Putin’s Diplomacy Can’t Mask Weakness

Share
Eugene B. Rumer is a senior fellow at the Institute for National Strategic Studies, National Defense University

Kremlin spinmeisters will hail President Vladimir V. Putin’s busy diplomatic schedule as proof that Russia is back among the great powers. Last week, he hugged and kissed Chinese President Jiang Zemin after the two signed a 20-year “friendship and cooperation” treaty. It was Putin’s second summit with Jiang in two months. This weekend, the Russian leader will meet a second time in as many months with President Bush at the G-8 gathering in Genoa, Italy. Yet in the real world, Putin’s summitry looks more like grasping at straws and can barely conceal the difficult choice facing Russia.

History has dealt a weak hand to Putin. Last year’s 7% economic growth was not good enough to convince anyone that his attendance at the meeting of the world’s major industrialized powers is little more than an act of charity. Putin’s military is a shambles: With last year’s procurement budget, it was able to buy one fighter aircraft, a handful of tanks and four missiles of the kind that Putin has said Russia could arm with multiple warheads in response to U.S. missile defense plans.

Putin’s success in getting a meeting with Bush in Slovenia last month must have come as a big relief for the Kremlin. All the “Russia doesn’t matter” talk emanating from Washington had Russia’s foreign-policy elite worried. The problem was not that Moscow and Washington might be entering a period of bad relations, but that Russia would not get the attention major powers can count on.

Advertisement

The first Bush-Putin summit did produce better-than-expected atmospherics, but little beyond that. The two sides remain far apart on missile defense and on the future of the Anti-Ballistic Missile Treaty. Russia has blocked U.S. efforts to devise a more effective sanctions regime against Iraq, and U.S. concerns about Russian assistance to Iran’s weapons-of-mass-destruction and missile programs remain unanswered. Russia also continues to sell billions of dollars’ worth of weapons to China with little regard for its effect on U.S.-Chinese tensions.

Russian-Chinese relations don’t look promising, either, despite their treaty of friendship, arms sales, years of high-level meetings and shared resentment of the United States. Closer to the truth, Russia seems more and more China’s junior partner. It can no longer afford to maintain its military presence in the Far East or its naval presence in the Pacific.

Some 7 million Russian citizens in the far eastern provinces live across the border from more than 125 million Chinese. Extremely limited and expensive transportation links to “mainland” Russia leave these provinces dependent on trade with China, Korea and Japan. As a result, many in Russia’s political and foreign policy elite fear the Far East is slipping away from Moscow’s grip, a view expressed by Putin himself on a visit to the region last year, when he predicted that, barring a major shift in current trends, Chinese, Japanese and Korean--not Russian--will be spoken there in 20 years.

The Russian-Chinese partnership thus looks like a short-term affair.
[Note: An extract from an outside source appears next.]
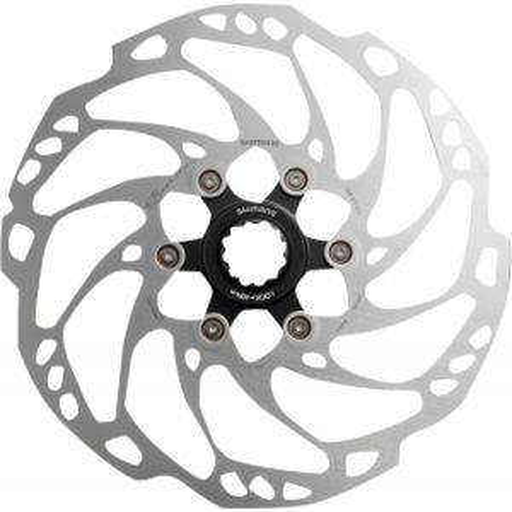 Shimano SLX RT70M 180mm Centerlock IceTech Disc Brake Rotor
No amount of summitry can compensate for the disparity in the two countries’ strategic positions. The differences can be papered over by friendship treaties and declarations of partnership, but not resolved. The new treaty doesn’t even patch the smaller cracks in the relationship. For example, the handful of border disputes remaining between Moscow and Beijing have not been settled.

Putin’s photo-op diplomacy has to give way to real choices for Russia. To make progress, Putin will have to engage the Bush administration on amending the ABM Treaty to allow the United States to test, develop and eventually deploy a limited missile defense system, on the proliferation of weapons of mass destruction, on arms sales to China, on Iraq and on a domestic political environment consistent with Russia’s obligations as a member of the international community. It is an agenda that will require Putin to rein in powerful interests at home--the military, the arms exporters. But it also promises Russia greater security, stability and respect in the long run.

Conversely, the Russian-Chinese relationship requires few trade-offs in the short run--no nagging about weapons exports or lectures on human rights. But it is fraught with unpredictable consequences in the long run. Will China resurrect its long-standing territorial claims against Siberia and the Russian Far East? Will it muscle Russia out of Central Asia? Will it demand of Russia preferential trade terms? Can China, whose interest in good relations with the United States is far greater than is its stake in Russia, be counted on as a reliable partner? Unlike Washington, Beijing has yet to make clear what price it will demand from Moscow in exchange for good relations.

Advertisement

Putin has come to a fork in the road. To choose the right path, he will need to look at the right issue, which is not whose side to take in the U.S.-Chinese dispute. Rather, it’s whether the fundamental problems in Russian-Chinese relations can be redressed with short-term profits or whether the prospect of a long-term partnership with the United States is more promising.